Of course, beyond the film, everybody wants to know what Roberts is really like. Well, you can hear her before you see her. Her laugh is so famous and so loud, you could swear Richard Gere had just closed a box full of diamonds on her hand in the room next door. She’s smart. The sentences she uses to answer a question will tell you she reads a lot of books. She’s got an opinion and isn’t afraid of a headline if it means voicing it. And she’s funny. She’s really beautiful and really funny.

With limited time left at this round-table interview, a journalist from Israel asks Roberts a question about whether Pretty Woman – a film about a rich New York businessman and a young prostitute – would stand up and be accepted in today’s society, most specifically in light of the #MeToo movement.

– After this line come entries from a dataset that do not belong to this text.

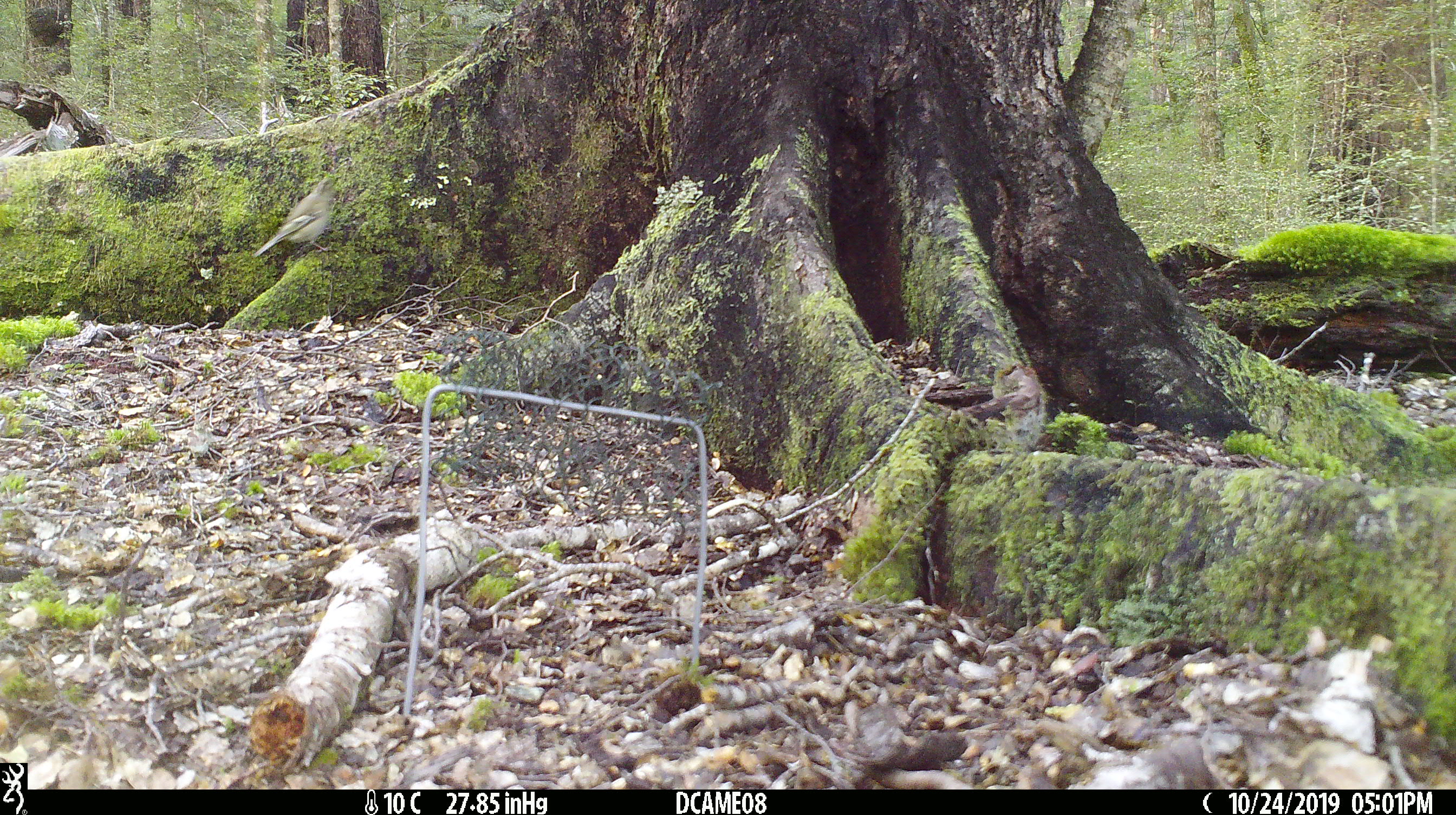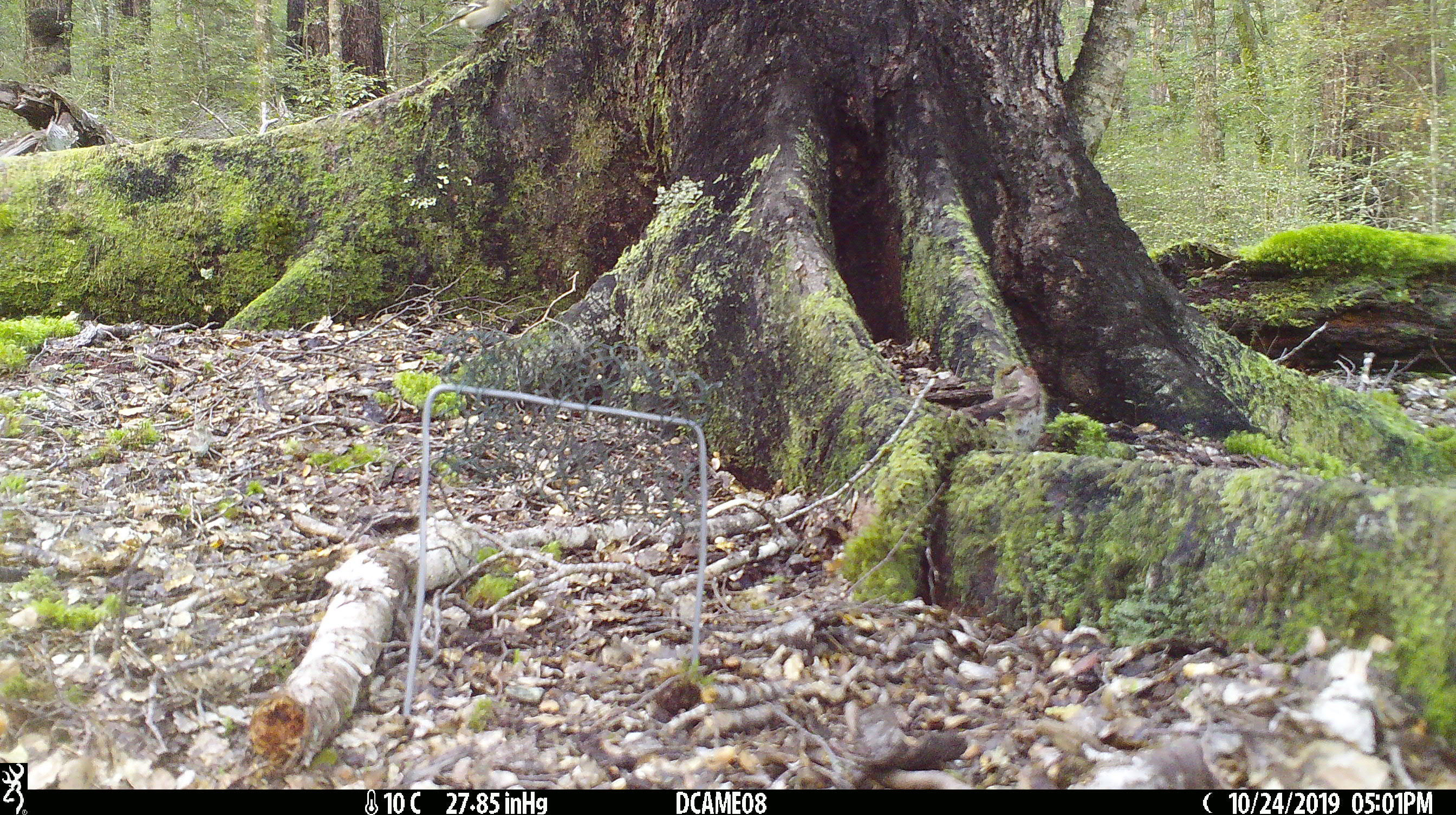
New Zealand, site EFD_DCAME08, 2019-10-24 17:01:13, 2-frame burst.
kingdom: Animalia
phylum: Chordata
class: Aves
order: Passeriformes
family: Fringillidae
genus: Fringilla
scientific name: Fringilla coelebs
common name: common chaffinch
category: chaffinch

Roberts’ demeanour instantly goes from Julianne Potter to Erin Brockovich. Suddenly it feels like I’m sitting in Ed Masry’s office next to the woman with “two wrong feet and f***ing ugly shoes”. “It’s a 30-year-old movie,” Roberts replies. “I think anytime you’re going to reach back to bring something into the present, there’s going to be trouble making the connection for a variety of reasons. They could be political, cultural – they could be just dated clothing – so I don’t think it’s a reasonable testament to challenge the question of now, to use that as a template of ‘Would that work now?’. We have no way of knowing that.”

There’s silence. A South African journalist attempts to probe the actress with a very confusing follow-up question, this time about, well, god knows what. “I will say this,” Roberts interrupts. “I’m not entirely sure what we are talking about at this point but I think we get very caught up in the conversation about gender and equality – and then you have the ‘Year of the Woman’ that happens every few years,” she begins. “I think ultimately we should focus less on separating men and women and more on celebrating as artists – ‘The Year of People Doing Great Work whether they be Men or Women’. If we say, ‘Didn’t she do a great job and she’s a woman’ then it’s almost like we are participating in the issue in our attempt to rise above it in a funny way.”

And with that, Roberts ends on a lighter note. “It’s time to exit the ballroom, there’s a dance class coming in.”

Ben Is Back in in Australian cinemas January 31.